British education was very important for traditions in colonial times-it provided a base to differentiate between folk theater (tamasha, nautanki etc) and classic drama (sanskrit plays). Unfortunately, while classic plays were respected, folk theater wasn’t, which is a real shame because it truly personifies Indian culture.
To the British, folk represented “going back to the roots” of Indian culture and society. Folk traditions and plays were used by dramatists to talk about nationalism and was considered a way to address the ‘Dramatic Performance Act’–> it acted as a way of circumventing this act. No one could really object to folk traditions, and the realism within folk centric plays broach much deeper, socially relevant topics.
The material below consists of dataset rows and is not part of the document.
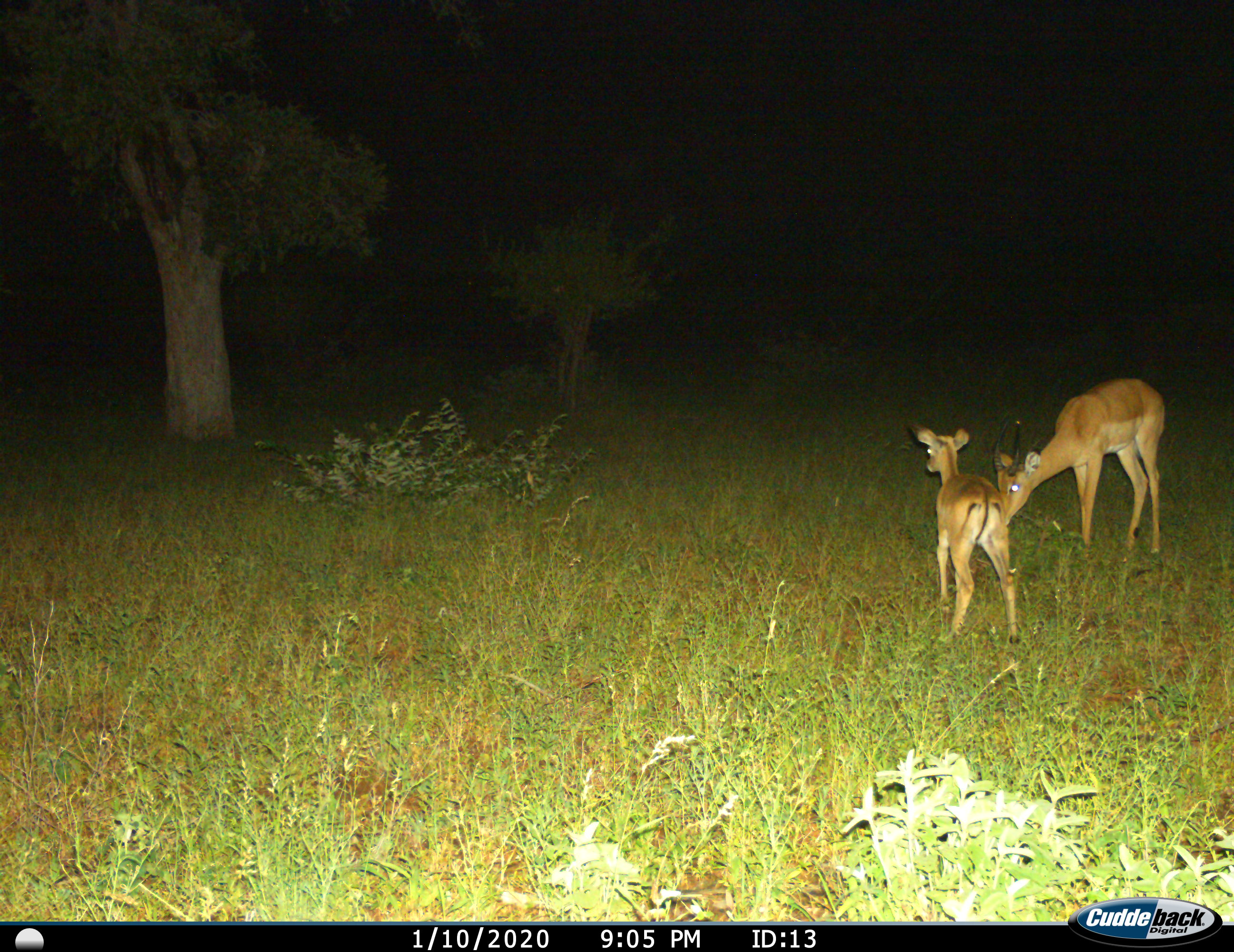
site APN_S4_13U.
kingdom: Animalia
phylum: Chordata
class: Mammalia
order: Artiodactyla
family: Bovidae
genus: Aepyceros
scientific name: Aepyceros melampus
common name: impala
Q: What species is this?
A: Impala (Aepyceros melampus).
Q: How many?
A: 2.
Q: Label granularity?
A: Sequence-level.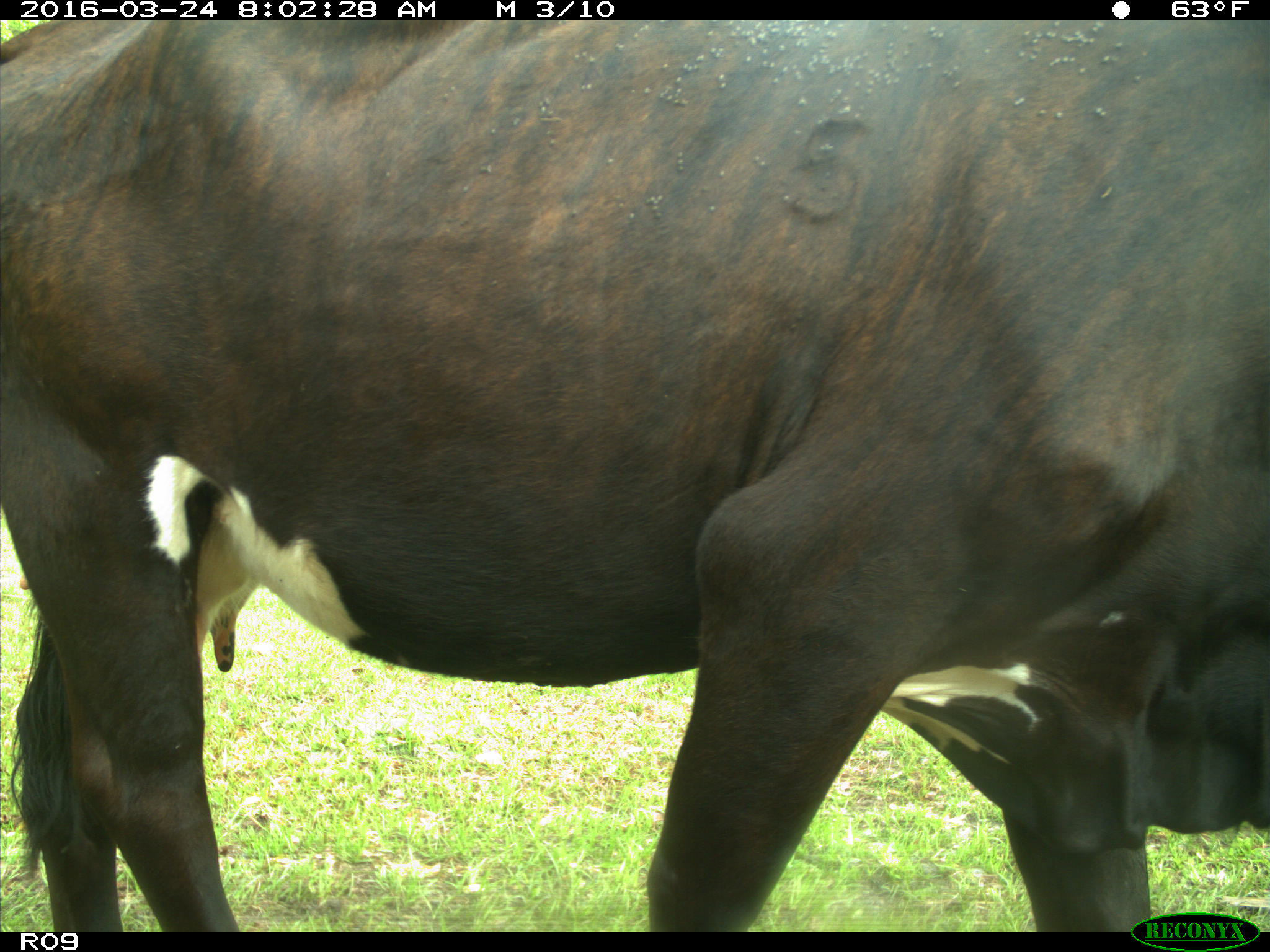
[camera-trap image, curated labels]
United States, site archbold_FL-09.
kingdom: Animalia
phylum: Chordata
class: Mammalia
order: Artiodactyla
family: Bovidae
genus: Bos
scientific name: Bos taurus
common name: domestic cow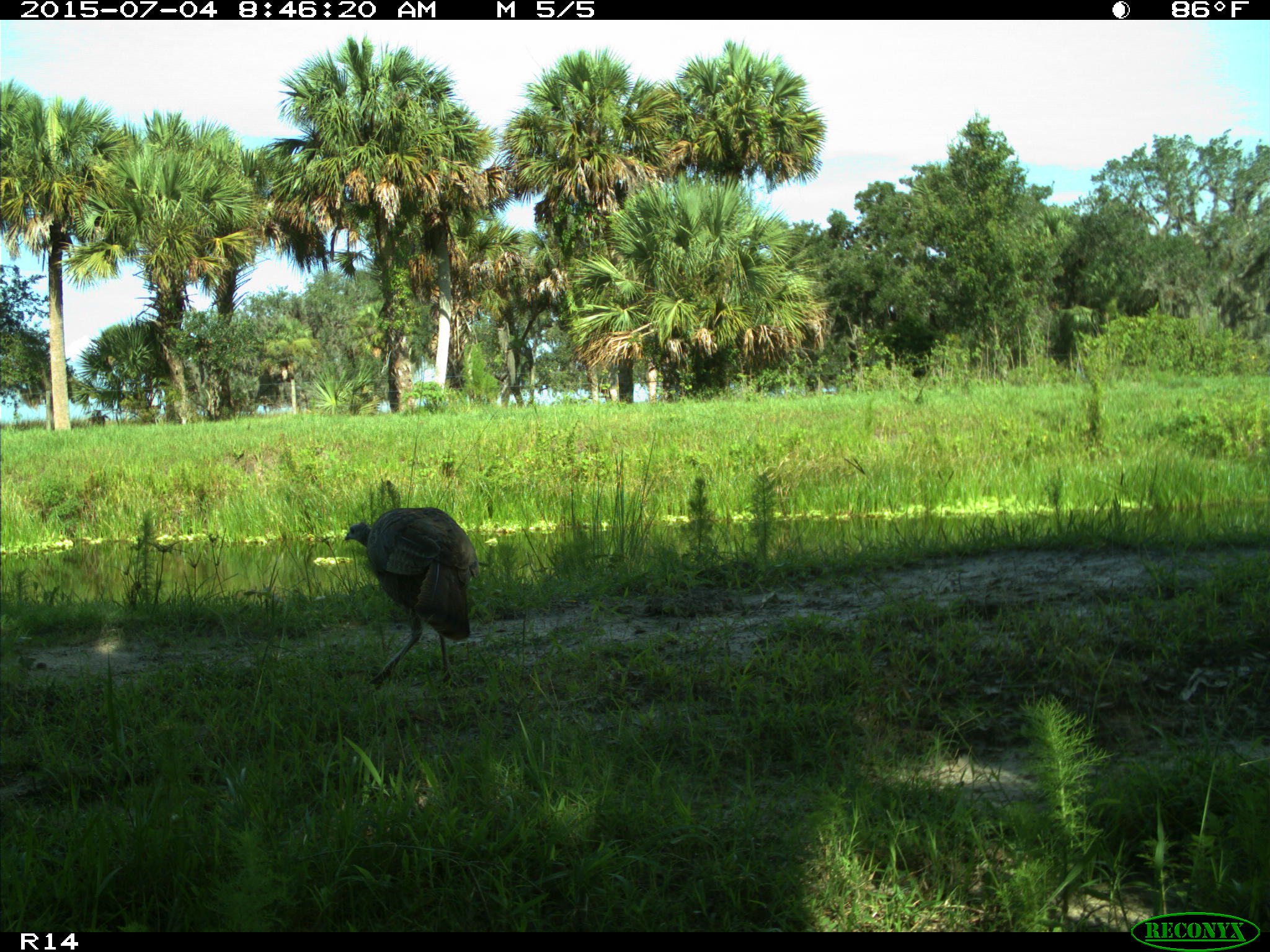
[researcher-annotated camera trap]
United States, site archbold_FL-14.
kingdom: Animalia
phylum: Chordata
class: Aves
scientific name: Aves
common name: birds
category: unidentified bird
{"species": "unidentified bird (birds) (Aves)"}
Folk theater and plays couldn’t be considered “real”-they explored the world beyond, a fantasy world or space, that wasn’t really tangible and certainly not “realistic”. Through this fantasy space, playwrights addressed their concerns directly to a person on most occasions–> satire was especially crucial in putting points across to the audience.
Although folk could bypass the Dramatic Performance Act, it was still affected by this new “law” imposed by the British. How?
A cleansing of folk traditions took place, and people started questioning the sophistication of plays–> suddenly they wanted properly structured, refined and sophisticated plays of the Europeans–> thus, the new tradition of “sangeeth natak” emerged.